911 OPERATOR: 911 what’s your emergency
ME: ok promise you won’t be mad
16: I hate old people.
Me: That’s where you and I are different.
16: You like old people?!
Me: No, I hate everybody.
my only crime was caring too much. caring too much about fire
“I challenge you to a duel!”
“Very well. The weapon?”
“Compliments.”
“A capital choice.”
“Thank you, I- oh! I see you’ve dueled before!”
Me: I love peanuts but can’t be bothered chewing them.
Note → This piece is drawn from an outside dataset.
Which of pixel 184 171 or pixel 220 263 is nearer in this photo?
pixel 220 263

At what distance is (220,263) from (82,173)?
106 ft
Peanut butter salesman: Oh boy, have I got the thing for you!
Me: My eyes are up here
Picasso: I disagree
Wife: [1st time watching Harry Potter] wait…if Harry was a baby, both Harry’s parents died & Voldemort disappeared; how does anyone know what happened at the house that night?
Me: [watching for the 751st time]
…well shit
My girlfriend and I are celebrating our anniversary tonight by breaking up six years ago.
Remember, your neighbours aren’t going to be attacked by killer bees on their own. You have to want it. You need to make it happen.
[An old thermometer breaks scattering mercury beads all over the floor]
“Get out of here, NOW!”
“Why?”
“HAVEN’T U SEEN TERMINATOR 2?”
The dog couldn’t get up on the bed anymore so we built her a ramp and now she can jump 14 beds.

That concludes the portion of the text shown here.